In the excerpt on jet lag and weight, what does the brain of a sleep-deprived person possibly send out?

> [Text excerpt]:
· · · ·
Excerpt from Peter Greenberg's article How to Travel and Stay Thin at travel.msn.com
Scientists argue that jet lag is first and foremost a physical condition that is worsened by high altitudes, dry air or stress. Jet lag is merely a result of our biological clocks all being broken at the same time. So is it simply a matter of how much sleep you can get, and when you can get it? Not quite. It's really a matter of being sleep deprived. One reason we become sleep deprived on airplanes is the flight is too short. Couple that with our sleep patterns on the ground, and you have a full-tilt recipe for jet lag.
One study concludes that those with jet lag don't just eat at irregular times, they eat larger-than-normal portions. The worst part is the link between sleep deprivation and weight gain: The brain may send out false signals of hunger. And therein lies a big problem among travelers who combine a rigorous travel schedule and sleep deprivation, and there's a direct correlation with obesity.
· · · ·
> [Information provided]:
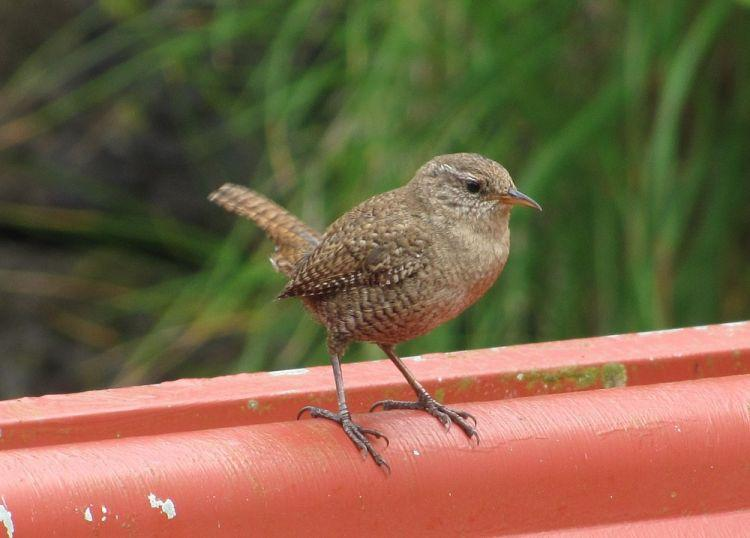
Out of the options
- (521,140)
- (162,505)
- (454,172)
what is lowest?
(521,140)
· · · ·
> [Your response]: False signals of hunger.